Troubleshoot Azure Azure Kubernetes CrashLoopBackOff, ImagePullBackOff & Pod Fix Guide
Why This Is Happening
I know how disorienting it is to open your AKS dashboard and see a wall of pods all sitting in Pending state , coredns not running, konnectivity-agent frozen, metrics-server going nowhere. Your whole cluster feels dead in the water, and the error messages from Kubernetes are spectacularly unhelpful. "No nodes available to schedule pods." Okay. But why are there no nodes? That's the part it never tells you.
Azure Kubernetes Service pod errors like CrashLoopBackOff, ImagePullBackOff, and the dreaded Pending status aren't random. They almost always trace back to one of four root causes: node pool exhaustion after a failed upgrade, a PodDisruptionBudget blocking drain operations, memory pressure introduced by the jump to cgroup v2 in Kubernetes 1.25, or a misconfigured workload crashing on startup because the runtime environment changed under it.
Here's the thing most guides don't explain: when you upgrade an AKS cluster, every node in the pool gets cordoned and drained one at a time. If a PodDisruptionBudget , those safety rules that say "at least N replicas must stay alive", has zero allowed disruptions, Kubernetes will refuse to drain that node. It just sits there, blocked. Your upgrade never finishes. And until those nodes come back online, system pods like coredns and konnectivity-agent have nowhere to go, so they queue up in Pending indefinitely.
The Kubernetes 1.25 upgrade path adds another layer of pain. AKS moved to Ubuntu 22.04 at that release, which defaults to cgroup version 2, a fundamentally different kernel interface for managing resource limits. Java apps running on JRE versions older than 11.0.18 or 1.8.0_372, .NET versions before 5.0, and some Node.js workloads all read memory limits from the old cgroup v1 API paths. When those paths disappear, the JVM or runtime gets confused, thinks it has access to the entire host's memory, allocates accordingly, and the kernel kills it. That's your OOM error. That's your CrashLoopBackOff.
The error messages from kubectl get pods are blunt, a status code with no explanation attached. You have to go deeper with kubectl describe pod to see the events that actually explain what broke. I'll show you exactly what to look for and how to read those events like a senior engineer would.

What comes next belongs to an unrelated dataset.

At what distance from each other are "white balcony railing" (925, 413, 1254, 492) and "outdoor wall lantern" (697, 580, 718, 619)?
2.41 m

Troubleshoot Azure Kubernetes Pod Errors, The Quick Fix
If your AKS pods are stuck in Pending right after an upgrade attempt, the fastest single diagnostic is a two-command sequence. First, check whether you even have nodes available:
kubectl get nodes
If that returns an empty list or all nodes show NotReady or SchedulingDisabled, your upgrade stalled mid-drain. The second command tells you whether a PodDisruptionBudget is the culprit:
kubectl get events | grep -i drain
Scan the output for the phrase "Eviction blocked by Too Many Requests (usually a pdb)". If you see that, you've found your problem, a PDB with zero allowed disruptions is holding the entire node drain hostage. The fix I'll walk you through in Step 2 handles this in under five minutes for most clusters.
If your nodes are online but pods are still crashing with CrashLoopBackOff, run:
kubectl describe pod <pod-name> -n <namespace>
Scroll to the Events section at the bottom. You're looking for FailedScheduling, OOMKilled, BackOff, or ErrImagePull entries. The reason code tells you which path to follow.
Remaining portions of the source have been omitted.